Par Antoine Klotz
Une critique sur le spectacle :
Les Univers / Mise en scène par Joël Maillard / Conception et écriture Tiphanie Bovay-Klameth, Joëlle Fontannaz, Nicole Genovese, Joël Maillard, Alexis Rime / Compagnie SNAUT / Tutu Production / L’ Arsenic Lausanne / du 5 au 10 avril 2022 / Plus d’infos.
Et si ? Chaque parcours possède son lot d’incertitudes et de regrets. Et si on pouvait abattre les barrières entre les mondes et les réalités pour en observer toutes les occurrences ? Joël Maillard explore les différents possibles des univers parallèles en faisant voyager les spectateurs de l’un à l’autre dans un spectacle aux longueurs certaines mais aux fulgurances hilarantes.
« D’autres mondes sont possibles », c’est le nom du vinyle que le groupe Les Univers a trouvé un jour aux puces de Rumine après n’avoir pas réussi à assister à une table ronde sur la taxidermie.
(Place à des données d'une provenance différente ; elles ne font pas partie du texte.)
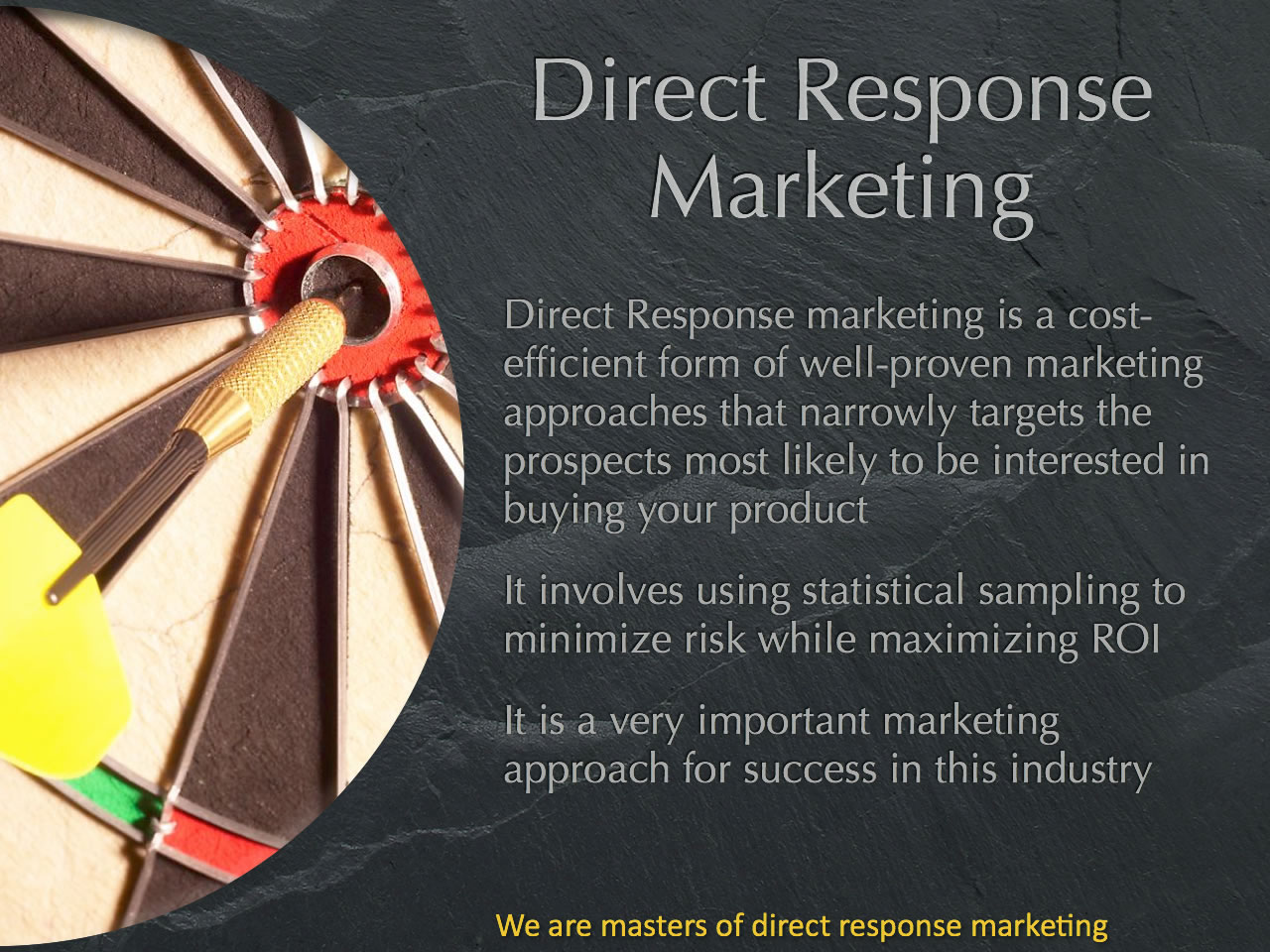 Direct Response Marketing

Direct Response marketing is a cost-efficient form of well-proven marketing approaches that narrowly targets the prospects most likely to be interested in buying your product

It involves using statistical sampling to minimize risk while maximizing ROI

It is a very important marketing approach for success in this industry

We are masters of direct response marketing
La table ronde, c’est le format théâtral coup de cœur du groupe Les Univers après être parvenu à assister à une table ronde sur la taxidermie au Palais de Rumine. Tiens donc, les deux idées semblent se faire échos. C’est normal : ce sont deux univers parallèles nés de deux bifurcations possibles à partir du même événement, car c’est bien de multivers dont parle Joël Maillard dans Les Univers, création malheureuse de la période covid qui a enfin l’occasion d’être jouée à l’Arsenic. Il emmène ainsi les spectateurs de l’une à l’autre de ces réalités dans une suite de scènes liées entre elles par des références aux autres univers possibles. L’enjeu de la pièce consiste donc à comprendre comment l’on passe de l’un à l’autre en mobilisant nos connaissances préalables des autres réalités.
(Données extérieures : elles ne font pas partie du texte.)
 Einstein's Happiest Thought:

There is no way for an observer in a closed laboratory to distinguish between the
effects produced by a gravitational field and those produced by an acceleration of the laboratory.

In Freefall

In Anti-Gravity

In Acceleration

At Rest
Le spectacle s’ouvre sur un groupe de reprises amateur que ne renierait pas une maison de quartier. La musique est gentillette, les imitations de Renaud ou Jane Birkin plus ou moins réussies. L’approximation est voulue et on se revoit aller écouter un groupe d’amis peu talentueux mais que l’on a tout de même envie de soutenir. Malheureusement, lorsqu’on imite bien le médiocre, sur la durée la reproduction et l’originale ont tendance à fusionner en un unique concert, c’est-à-dire, celui d’un groupe de musique amateur peu inspiré. Au bout de la troisième chanson, le temps devient long et les applaudissements polis. Heureusement, on change vite d’univers et on se retrouve spectateurs d’une table ronde dont la performance ne peut être qualifiée que de magistrale. Tous les codes du format ont été intégrés: le jeu est naturel, le propos passionnant. Le public est absorbé par ce que racontent les intervenants, notamment Joël Maillard, phénoménal en médiateur culturel à la timidité enflammée. Cette table ronde est l’occasion de faire le point sur le fonctionnement de la théorie des univers et donc du spectacle. On y évoque de nombreux possibilités, anticipation de ce qui va suivre. On se délecte des liens entre chaque réalité avec une grande satisfaction lorsqu’on arrive à les identifier. Rien n’est laissé au hasard et aucune idée n’est abandonnée. Coup de génie lorsqu’il s’agit de parodier le discours d’adieu d’un gourou de secte en le traitant comme une assemblée de société de campagne du Gros-de-Vaud, la salle est hilare tout du long. Coup d’ennui lorsqu’on pastiche un vaudeville dont le pitch ne laisse présager aucune issue heureuse. Que ce soit intentionnel ne rend malheureusement pas l’ennui plus supportable.
C’est là tout le problème de Les Univers : le spectacle ouvre beaucoup de portes, évoque de nombreuses possibilités et, dans un souci d’exhaustivité, s’acharne à vouloir tout traiter, tout intégrer dans sa narration ce qui inévitablement implique des longueurs. Lorsque le groupe de musique amateur revient à la toute fin, l’envie de les écouter n’est plus présente, surtout lorsqu’on connaît la qualité de la prestation. C’est dommage, car la pièce regorge de pépites: certaines chansons sont très drôles, certains costumes marquent les esprits par leur aspect on ne peut plus kitsch et on est très heureux de retrouver l’éléphant Babar dans une fabuleuse scène de karaoké. Cependant, les spectateurs doivent jouer les orpailleurs et séparer les pépites de quelques morceaux de gravier, ce qui nuit fortement à la valeur de la récolte. Certains univers valent la peine d’être visités et donnent même l’envie d’y retourner, d’autres méritent simplement de rester sur la liste des voyages que l’on ne fera jamais.